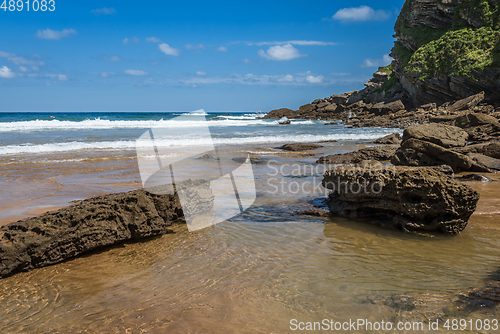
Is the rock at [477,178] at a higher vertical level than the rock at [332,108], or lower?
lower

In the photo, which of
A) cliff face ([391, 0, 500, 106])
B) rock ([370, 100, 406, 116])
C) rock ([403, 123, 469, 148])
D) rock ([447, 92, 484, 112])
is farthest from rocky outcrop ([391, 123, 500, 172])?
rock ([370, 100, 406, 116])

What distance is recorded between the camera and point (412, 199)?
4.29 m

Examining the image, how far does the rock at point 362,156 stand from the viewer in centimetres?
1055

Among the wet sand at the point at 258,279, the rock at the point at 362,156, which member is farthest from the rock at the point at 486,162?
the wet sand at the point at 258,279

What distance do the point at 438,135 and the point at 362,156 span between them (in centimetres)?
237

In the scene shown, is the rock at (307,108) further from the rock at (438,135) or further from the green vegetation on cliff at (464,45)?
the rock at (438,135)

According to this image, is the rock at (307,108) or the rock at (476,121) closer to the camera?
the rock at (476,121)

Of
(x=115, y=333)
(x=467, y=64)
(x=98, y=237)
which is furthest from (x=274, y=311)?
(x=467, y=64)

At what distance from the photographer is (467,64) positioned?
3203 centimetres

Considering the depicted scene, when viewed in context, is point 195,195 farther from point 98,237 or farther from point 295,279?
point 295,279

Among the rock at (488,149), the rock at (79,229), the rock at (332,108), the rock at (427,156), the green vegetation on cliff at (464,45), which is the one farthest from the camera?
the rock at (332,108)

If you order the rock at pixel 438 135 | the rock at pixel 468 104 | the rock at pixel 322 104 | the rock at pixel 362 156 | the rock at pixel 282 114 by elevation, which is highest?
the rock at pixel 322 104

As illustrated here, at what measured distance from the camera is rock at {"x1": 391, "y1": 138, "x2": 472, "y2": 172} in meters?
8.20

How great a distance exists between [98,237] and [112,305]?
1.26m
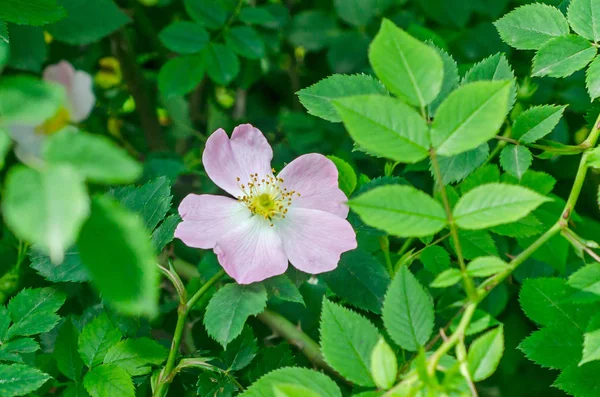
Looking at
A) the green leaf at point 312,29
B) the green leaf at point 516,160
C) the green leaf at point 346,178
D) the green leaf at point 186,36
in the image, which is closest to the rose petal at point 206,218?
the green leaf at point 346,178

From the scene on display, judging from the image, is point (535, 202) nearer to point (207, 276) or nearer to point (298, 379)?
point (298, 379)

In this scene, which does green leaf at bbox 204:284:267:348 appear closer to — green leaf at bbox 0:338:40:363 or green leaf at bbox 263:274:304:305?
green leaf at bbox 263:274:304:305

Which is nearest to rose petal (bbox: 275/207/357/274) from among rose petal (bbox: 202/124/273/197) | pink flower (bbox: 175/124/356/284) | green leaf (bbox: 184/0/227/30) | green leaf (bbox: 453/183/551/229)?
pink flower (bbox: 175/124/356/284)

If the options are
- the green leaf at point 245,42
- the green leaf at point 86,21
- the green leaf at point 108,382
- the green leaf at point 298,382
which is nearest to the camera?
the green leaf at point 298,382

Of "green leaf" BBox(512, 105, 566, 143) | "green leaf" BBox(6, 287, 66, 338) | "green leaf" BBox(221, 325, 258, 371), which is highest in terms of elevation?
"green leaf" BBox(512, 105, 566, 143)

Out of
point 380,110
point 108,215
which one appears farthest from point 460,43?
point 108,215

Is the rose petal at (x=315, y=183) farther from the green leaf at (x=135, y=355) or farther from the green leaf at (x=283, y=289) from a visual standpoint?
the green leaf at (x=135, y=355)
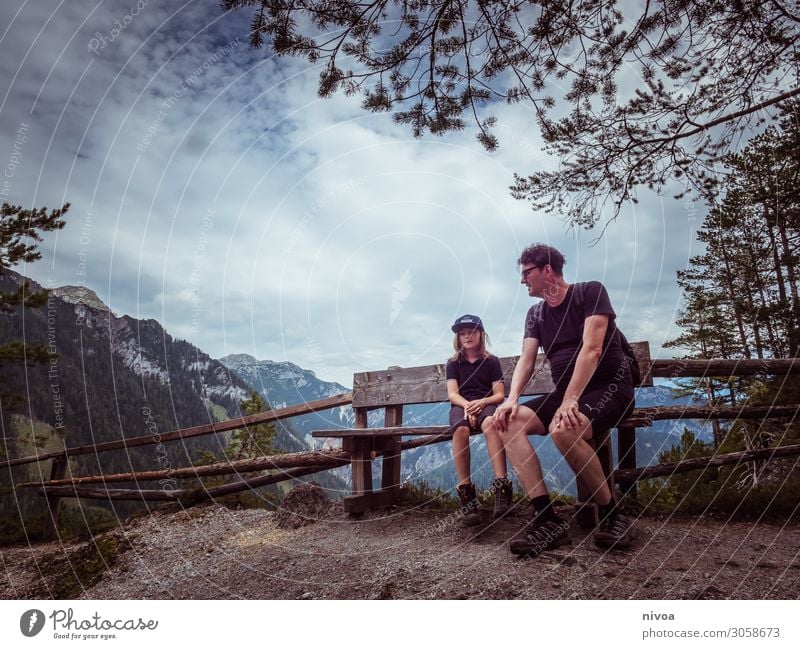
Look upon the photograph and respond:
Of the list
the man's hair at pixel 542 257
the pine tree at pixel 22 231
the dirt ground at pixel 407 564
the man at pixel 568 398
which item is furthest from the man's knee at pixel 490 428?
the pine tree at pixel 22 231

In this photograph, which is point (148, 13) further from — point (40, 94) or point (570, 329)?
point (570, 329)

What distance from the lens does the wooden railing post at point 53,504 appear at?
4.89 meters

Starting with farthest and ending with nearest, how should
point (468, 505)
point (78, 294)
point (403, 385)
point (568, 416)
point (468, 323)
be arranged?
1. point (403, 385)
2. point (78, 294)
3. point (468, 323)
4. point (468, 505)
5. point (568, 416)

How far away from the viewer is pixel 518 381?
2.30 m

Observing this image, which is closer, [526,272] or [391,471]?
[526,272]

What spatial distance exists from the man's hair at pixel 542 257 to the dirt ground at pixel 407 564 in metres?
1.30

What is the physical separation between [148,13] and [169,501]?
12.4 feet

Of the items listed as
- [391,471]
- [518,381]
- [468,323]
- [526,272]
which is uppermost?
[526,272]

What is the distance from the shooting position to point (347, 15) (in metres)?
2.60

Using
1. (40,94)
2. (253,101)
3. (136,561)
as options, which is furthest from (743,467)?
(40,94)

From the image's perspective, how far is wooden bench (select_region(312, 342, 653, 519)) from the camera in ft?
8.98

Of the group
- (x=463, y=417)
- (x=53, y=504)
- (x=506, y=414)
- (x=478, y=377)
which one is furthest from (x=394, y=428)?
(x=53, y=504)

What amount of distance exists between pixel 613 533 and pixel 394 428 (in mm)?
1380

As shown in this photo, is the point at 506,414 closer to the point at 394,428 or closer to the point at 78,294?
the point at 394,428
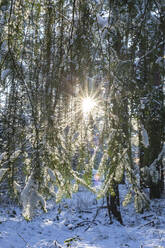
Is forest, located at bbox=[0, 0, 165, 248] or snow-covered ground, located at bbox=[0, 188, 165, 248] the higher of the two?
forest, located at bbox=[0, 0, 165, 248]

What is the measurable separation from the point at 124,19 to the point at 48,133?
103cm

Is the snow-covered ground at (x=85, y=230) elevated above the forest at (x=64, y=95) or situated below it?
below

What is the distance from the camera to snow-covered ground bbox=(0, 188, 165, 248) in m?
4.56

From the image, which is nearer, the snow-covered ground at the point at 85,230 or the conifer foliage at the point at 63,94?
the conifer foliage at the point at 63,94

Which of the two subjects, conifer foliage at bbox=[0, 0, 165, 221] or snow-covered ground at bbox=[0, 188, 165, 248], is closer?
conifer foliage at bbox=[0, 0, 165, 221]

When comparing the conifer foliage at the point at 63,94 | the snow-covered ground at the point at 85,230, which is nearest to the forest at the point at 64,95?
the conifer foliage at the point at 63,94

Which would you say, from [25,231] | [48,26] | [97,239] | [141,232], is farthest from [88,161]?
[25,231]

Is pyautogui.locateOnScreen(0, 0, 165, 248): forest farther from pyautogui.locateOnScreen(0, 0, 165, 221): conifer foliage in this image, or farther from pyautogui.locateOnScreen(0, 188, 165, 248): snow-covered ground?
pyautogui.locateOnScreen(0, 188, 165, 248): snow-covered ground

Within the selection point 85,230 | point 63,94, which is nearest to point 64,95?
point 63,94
----------
* _What needs to be done_
Convert all of the data above into a JSON list of strings, one string per line, with blank lines skipped. Leave the pictures out of the list.

* _Finished exercise_
[
  "Is the rock at [477,178] at a higher vertical level than the rock at [332,108], or lower?",
  "lower",
  "In the photo, which of",
  "A) cliff face ([391, 0, 500, 106])",
  "B) rock ([370, 100, 406, 116])",
  "C) rock ([403, 123, 469, 148])",
  "D) rock ([447, 92, 484, 112])",
  "is farthest from rocky outcrop ([391, 123, 500, 172])?",
  "rock ([370, 100, 406, 116])",
  "What distance is recorded between the camera and point (412, 199)?",
  "4.29 m",
  "Examining the image, how far does the rock at point 362,156 stand from the viewer in centimetres?",
  "1055",
  "Among the wet sand at the point at 258,279, the rock at the point at 362,156, which member is farthest from the rock at the point at 486,162?",
  "the wet sand at the point at 258,279",
  "What distance do the point at 438,135 and the point at 362,156 span between them (in centimetres)?",
  "237",
  "In the scene shown, is the rock at (307,108) further from the rock at (438,135) or further from the green vegetation on cliff at (464,45)?",
  "the rock at (438,135)",
  "According to this image, is the rock at (307,108) or the rock at (476,121) closer to the camera?",
  "the rock at (476,121)",
  "Of",
  "(x=115, y=333)",
  "(x=467, y=64)",
  "(x=98, y=237)",
  "which is furthest from (x=274, y=311)?",
  "(x=467, y=64)",
  "At what distance from the photographer is (467,64) positioned?",
  "3203 centimetres",
  "Considering the depicted scene, when viewed in context, is point 195,195 farther from point 98,237 or farther from point 295,279?",
  "point 295,279",
  "Among the rock at (488,149), the rock at (79,229), the rock at (332,108), the rock at (427,156), the green vegetation on cliff at (464,45), which is the one farthest from the camera?",
  "the rock at (332,108)",
  "If you order the rock at pixel 438 135 | the rock at pixel 468 104 | the rock at pixel 322 104 | the rock at pixel 362 156 | the rock at pixel 282 114 by elevation, which is highest?",
  "the rock at pixel 322 104",
  "As illustrated here, at what measured distance from the camera is rock at {\"x1\": 391, \"y1\": 138, \"x2\": 472, \"y2\": 172} in meters?",
  "8.20",
  "How great a distance exists between [98,237] and [112,305]?",
  "1.26m",
  "Looking at",
  "A) the green leaf at point 312,29",
  "B) the green leaf at point 516,160",
  "C) the green leaf at point 346,178",
  "D) the green leaf at point 186,36",
  "in the image, which is closest to the rose petal at point 206,218?",
  "the green leaf at point 346,178",
  "From the scene on display, judging from the image, is point (535, 202) nearer to point (207, 276) or nearer to point (298, 379)?",
  "point (298, 379)",
  "In this scene, which does green leaf at bbox 204:284:267:348 appear closer to — green leaf at bbox 0:338:40:363 or green leaf at bbox 263:274:304:305?",
  "green leaf at bbox 263:274:304:305",
  "Which is nearest to rose petal (bbox: 275/207/357/274) from among rose petal (bbox: 202/124/273/197) | pink flower (bbox: 175/124/356/284) | green leaf (bbox: 184/0/227/30) | green leaf (bbox: 453/183/551/229)?",
  "pink flower (bbox: 175/124/356/284)",
  "If the options are",
  "- the green leaf at point 245,42",
  "- the green leaf at point 86,21",
  "- the green leaf at point 108,382",
  "- the green leaf at point 298,382",
  "which is nearest to the camera?",
  "the green leaf at point 298,382",
  "Of \"green leaf\" BBox(512, 105, 566, 143) | \"green leaf\" BBox(6, 287, 66, 338) | \"green leaf\" BBox(221, 325, 258, 371), which is highest in terms of elevation?",
  "\"green leaf\" BBox(512, 105, 566, 143)",
  "Out of",
  "point 380,110",
  "point 108,215",
  "which one appears farthest from point 460,43?",
  "point 108,215",
  "Is the rose petal at (x=315, y=183) farther from the green leaf at (x=135, y=355) or farther from the green leaf at (x=283, y=289) from a visual standpoint?",
  "the green leaf at (x=135, y=355)",
  "Look upon the photograph and respond:",
  "Of the list",
  "the man's hair at pixel 542 257",
  "the pine tree at pixel 22 231",
  "the dirt ground at pixel 407 564",
  "the man at pixel 568 398",
  "which item is furthest from the man's knee at pixel 490 428?",
  "the pine tree at pixel 22 231",
  "In this photograph, which is point (148, 13) further from — point (40, 94) or point (570, 329)?",
  "point (570, 329)",
  "What distance from the lens does the wooden railing post at point 53,504 appear at?",
  "4.89 meters",
  "Starting with farthest and ending with nearest, how should",
  "point (468, 505)",
  "point (78, 294)",
  "point (403, 385)",
  "point (568, 416)",
  "point (468, 323)",
  "be arranged?",
  "1. point (403, 385)",
  "2. point (78, 294)",
  "3. point (468, 323)",
  "4. point (468, 505)",
  "5. point (568, 416)",
  "How far away from the viewer is pixel 518 381?",
  "2.30 m",
  "Observing this image, which is closer, [526,272] or [391,471]?",
  "[526,272]",
  "What spatial distance exists from the man's hair at pixel 542 257 to the dirt ground at pixel 407 564 in metres?",
  "1.30",
  "What is the physical separation between [148,13] and [169,501]?",
  "12.4 feet",
  "Of the items listed as",
  "- [391,471]",
  "- [518,381]",
  "- [468,323]",
  "- [526,272]",
  "which is uppermost?",
  "[526,272]",
  "What is the distance from the shooting position to point (347, 15) (in metres)?",
  "2.60",
  "Using",
  "1. (40,94)",
  "2. (253,101)",
  "3. (136,561)",
  "as options, which is furthest from (743,467)?",
  "(40,94)",
  "From the image's perspective, how far is wooden bench (select_region(312, 342, 653, 519)) from the camera in ft?",
  "8.98",
  "Of the group",
  "- (x=463, y=417)",
  "- (x=53, y=504)",
  "- (x=506, y=414)",
  "- (x=478, y=377)",
  "which one is furthest from (x=394, y=428)?",
  "(x=53, y=504)",
  "What amount of distance exists between pixel 613 533 and pixel 394 428 (in mm)?",
  "1380",
  "As shown in this photo, is the point at 506,414 closer to the point at 394,428 or closer to the point at 78,294?",
  "the point at 394,428",
  "Is forest, located at bbox=[0, 0, 165, 248] or snow-covered ground, located at bbox=[0, 188, 165, 248] the higher of the two?",
  "forest, located at bbox=[0, 0, 165, 248]",
  "What is the measurable separation from the point at 124,19 to the point at 48,133?",
  "103cm",
  "Is the snow-covered ground at (x=85, y=230) elevated above the forest at (x=64, y=95) or situated below it?",
  "below",
  "What is the distance from the camera to snow-covered ground bbox=(0, 188, 165, 248) in m?",
  "4.56",
  "From the image, which is nearer, the snow-covered ground at the point at 85,230 or the conifer foliage at the point at 63,94?",
  "the conifer foliage at the point at 63,94",
  "Which of the two subjects, conifer foliage at bbox=[0, 0, 165, 221] or snow-covered ground at bbox=[0, 188, 165, 248], is closer?",
  "conifer foliage at bbox=[0, 0, 165, 221]",
  "When comparing the conifer foliage at the point at 63,94 | the snow-covered ground at the point at 85,230, which is nearest to the forest at the point at 64,95?",
  "the conifer foliage at the point at 63,94",
  "Which would you say, from [25,231] | [48,26] | [97,239] | [141,232], is farthest from [88,161]?",
  "[25,231]",
  "Is pyautogui.locateOnScreen(0, 0, 165, 248): forest farther from pyautogui.locateOnScreen(0, 0, 165, 221): conifer foliage in this image, or farther from pyautogui.locateOnScreen(0, 188, 165, 248): snow-covered ground?",
  "pyautogui.locateOnScreen(0, 188, 165, 248): snow-covered ground",
  "Within the selection point 85,230 | point 63,94, which is nearest to point 64,95?",
  "point 63,94"
]